Abortion is an emotive issue. Views vary across the country and across the political divide. A majority of Americans support a woman’s “right” to abortion in cases of rape and incest or dire threat to her health. A smaller proportion support the “right” to abortion in the case of failed contraception. An even smaller proportion support the “right” to abortion because the woman does not want to continue the pregnancy. A tiny proportion support the “right” to abortion anytime before the baby is born. In other words, there is not a clear division between pro-abortion and anti-abortion positions. There is a spectrum of views from the Catholic Church’s position of “no abortion under any circumstances” to the NARAL position of “abortion under any circumstances”.
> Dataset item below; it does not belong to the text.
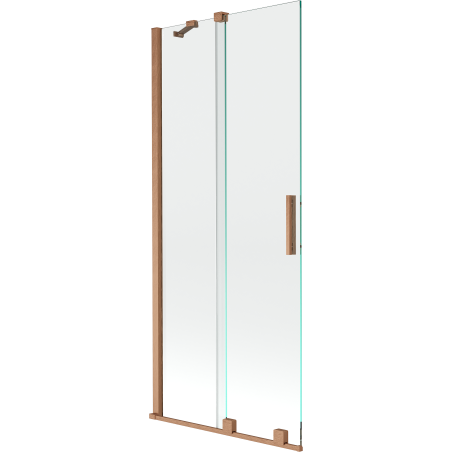 Mexen Velar Duschwand 2-flügelig verschiebbar 85 x 150 cm, transparent, gebürstetes Kupfer - 896-085-000-01-65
It is also obvious that there is no constitutional right to abortion, except as construed by judges who regard the constitution as a document of convenience. The issue properly belongs with elected legislators. If the State in the United States of America means anything, then the issue belongs with the states’ elected legislators. The result may be that New York and California have more liberal abortion laws than Arkansas and Texas, but the people will have decided.

Giuliani needs to push the issue back to state legislators; to say that the issue belongs there, that the people decide by who they elect, and that it is not an issue for the Supreme court. Strict constructionists would never have decided Roe vs Wade as as conferring a constitutional right to abortion, and he agrees with that position.

That’s how I think he sees the issue. I don’t much care. Any strong Republican beats any Democrat when it comes to CIC in the war against resurgent Islam.